PROBLEM TO WORK ON: Copy the lines below word for word, without the pictures.

[[ SOURCE MATERIAL open ]]

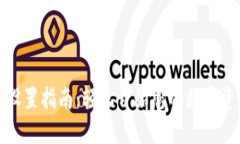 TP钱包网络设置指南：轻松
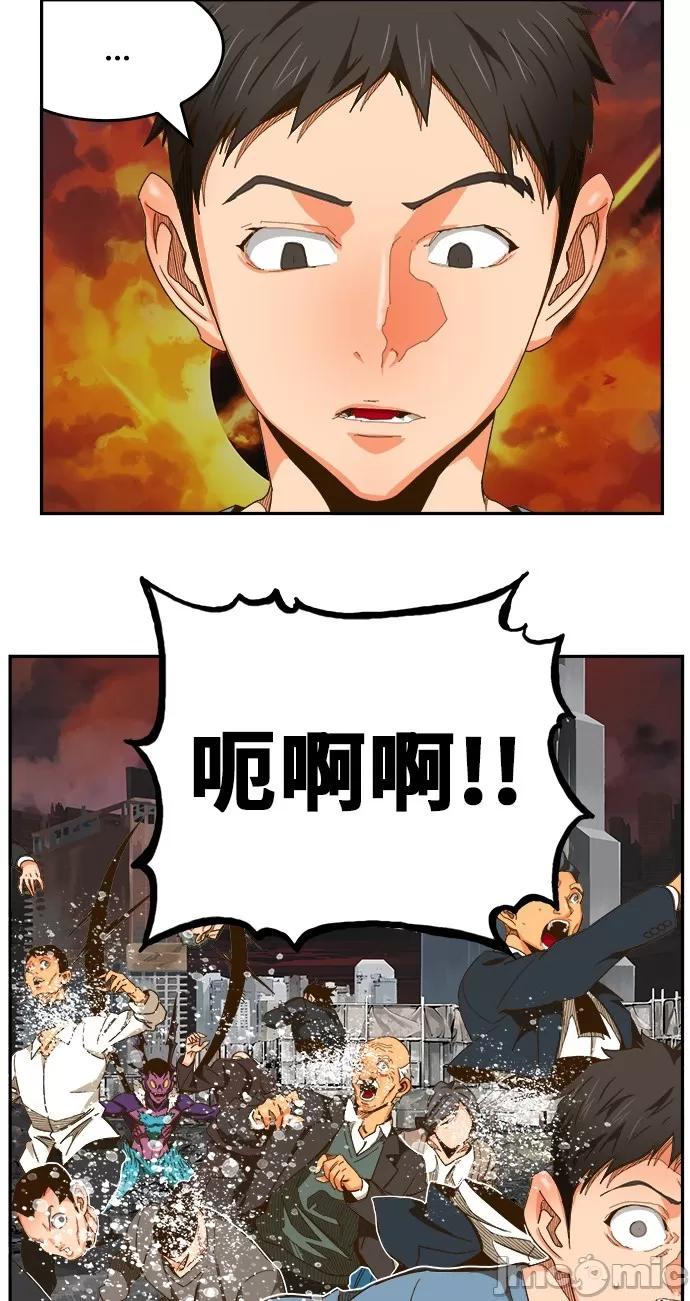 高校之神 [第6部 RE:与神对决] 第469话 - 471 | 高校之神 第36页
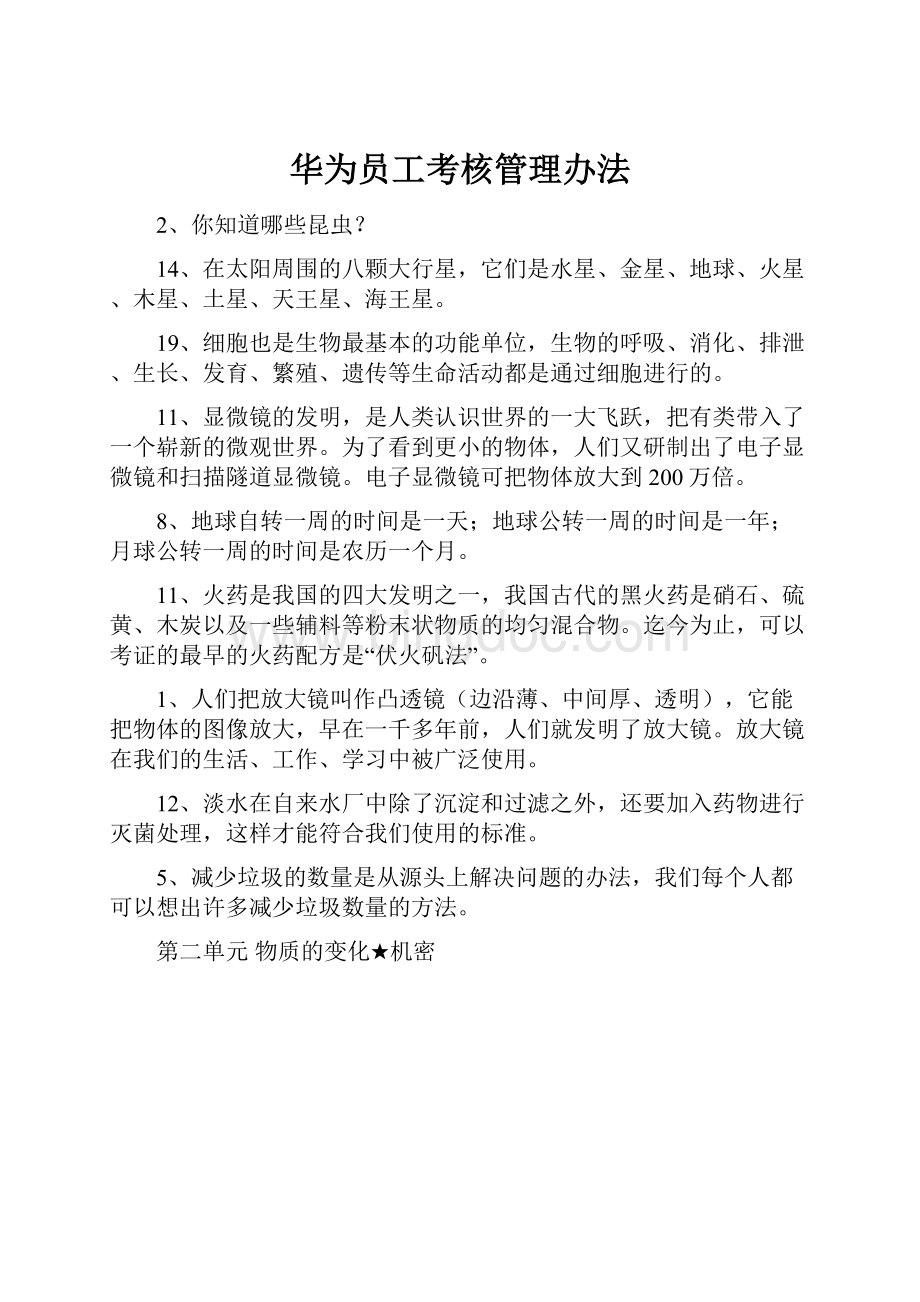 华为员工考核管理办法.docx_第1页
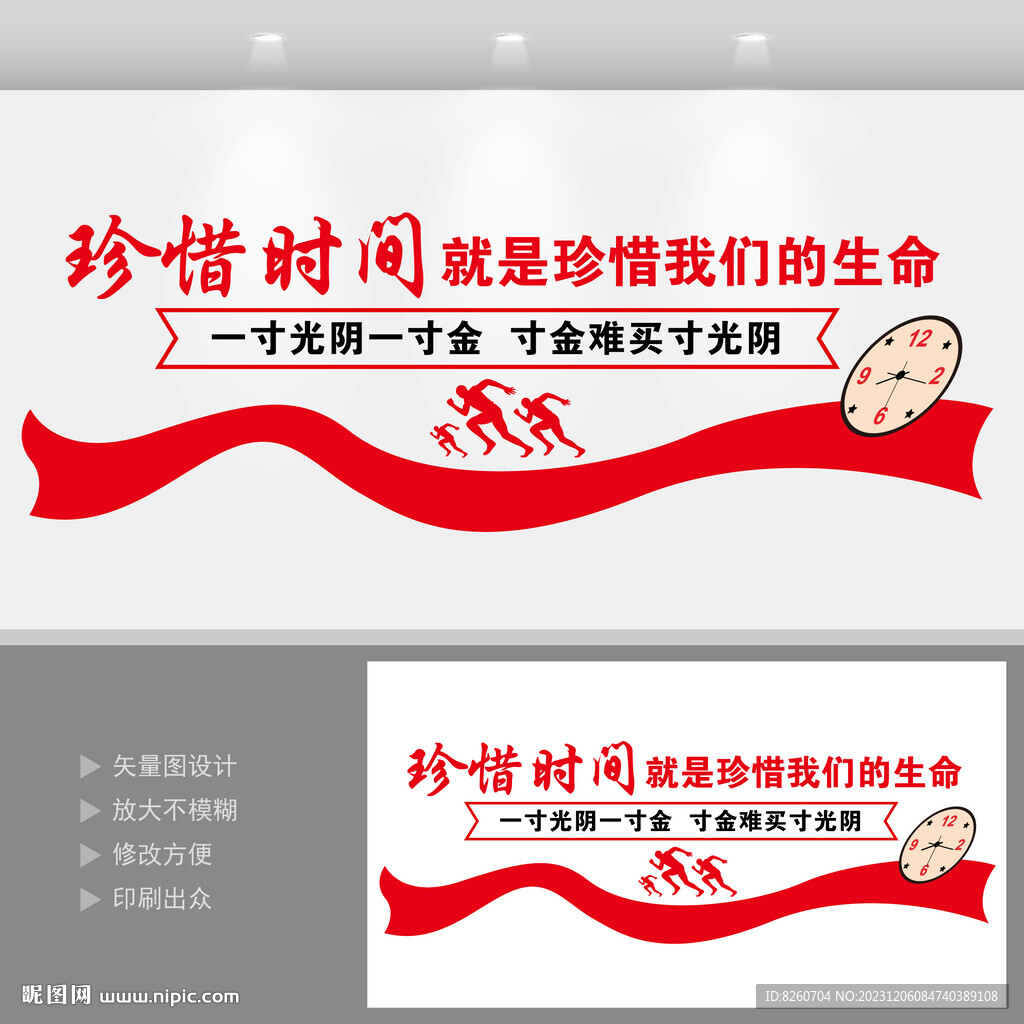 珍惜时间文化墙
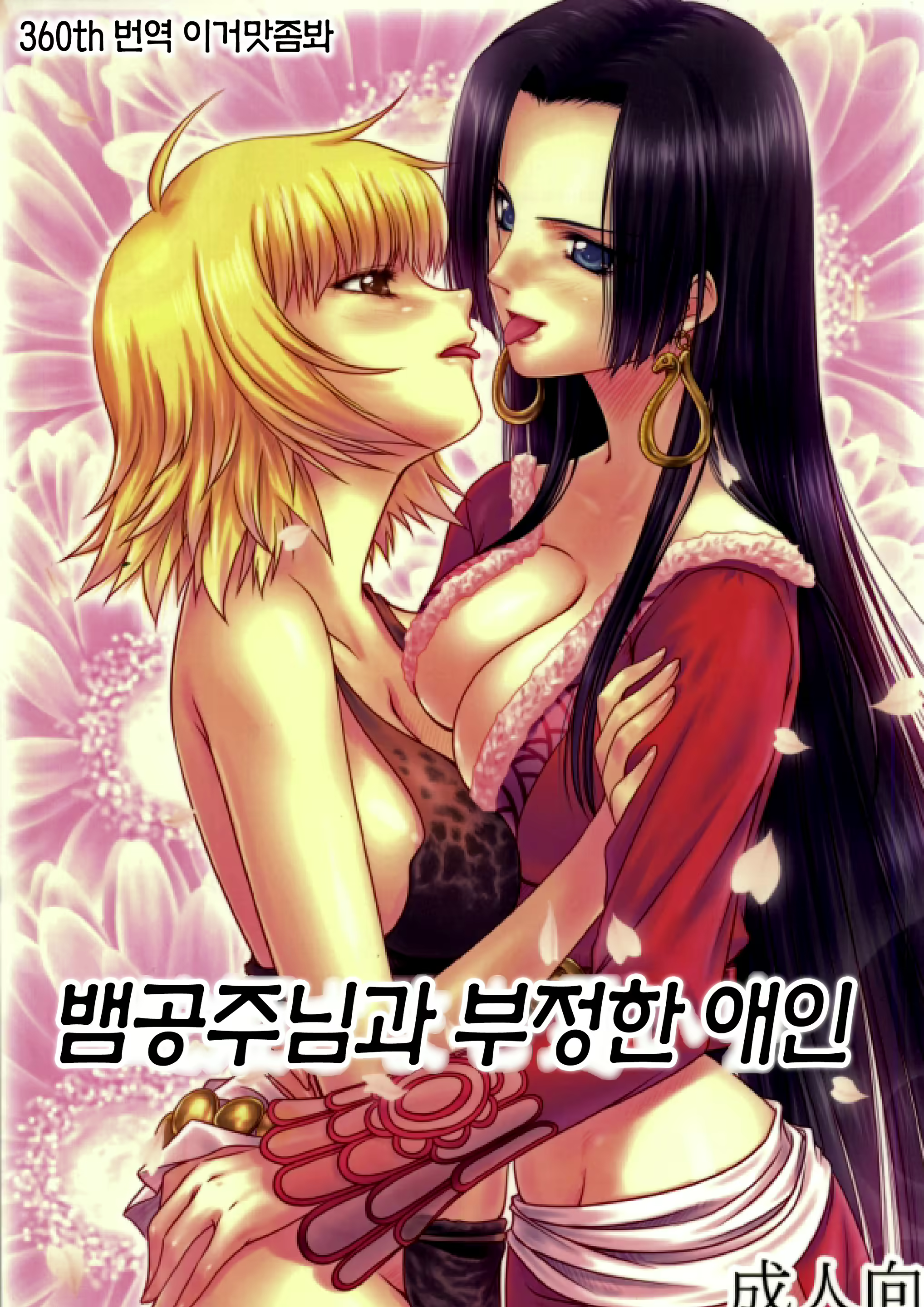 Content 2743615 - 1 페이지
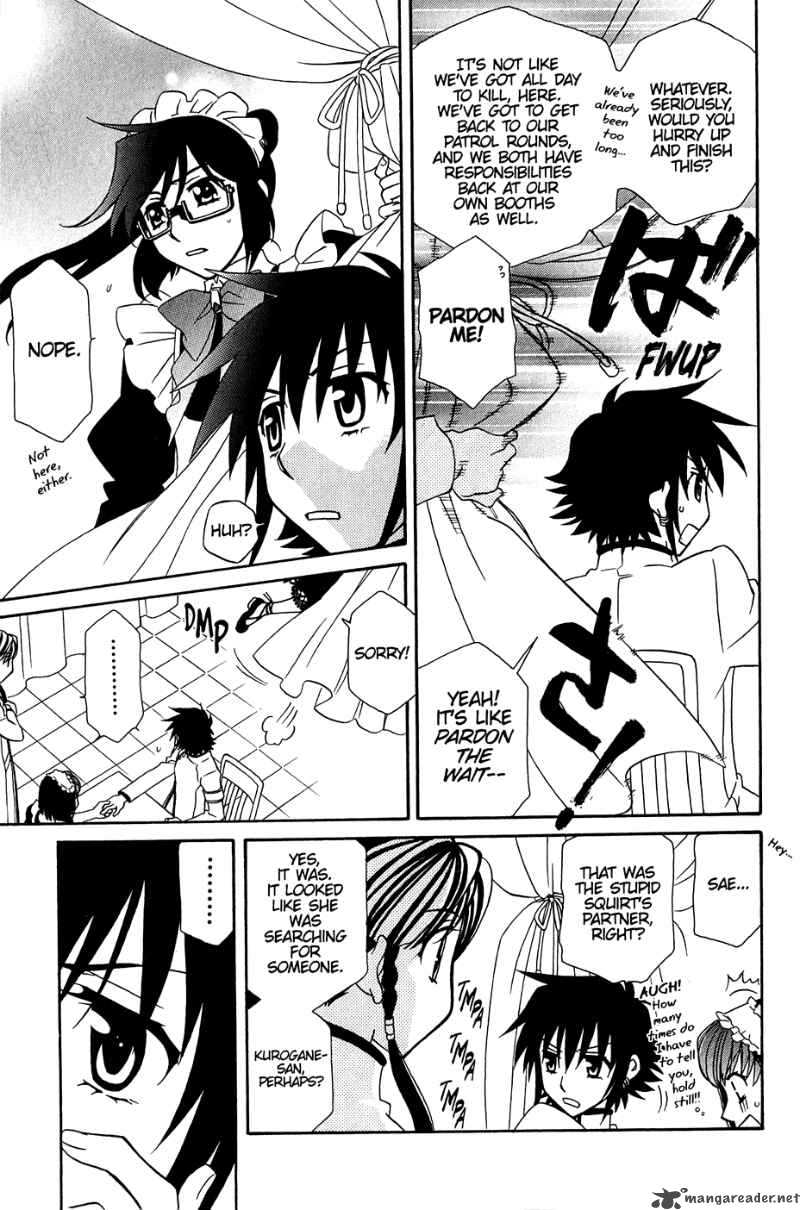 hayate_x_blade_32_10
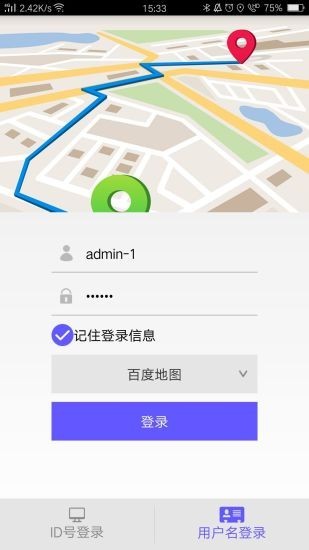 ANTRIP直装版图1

[[ SOURCE MATERIAL closed ]]

FINAL ANSWER:
 TP钱包网络设置指南：轻松
 高校之神 [第6部 RE:与神对决] 第469话 - 471 | 高校之神 第36页
 华为员工考核管理办法.docx_第1页
 珍惜时间文化墙
 Content 2743615 - 1 페이지
 hayate_x_blade_32_10
 ANTRIP直装版图1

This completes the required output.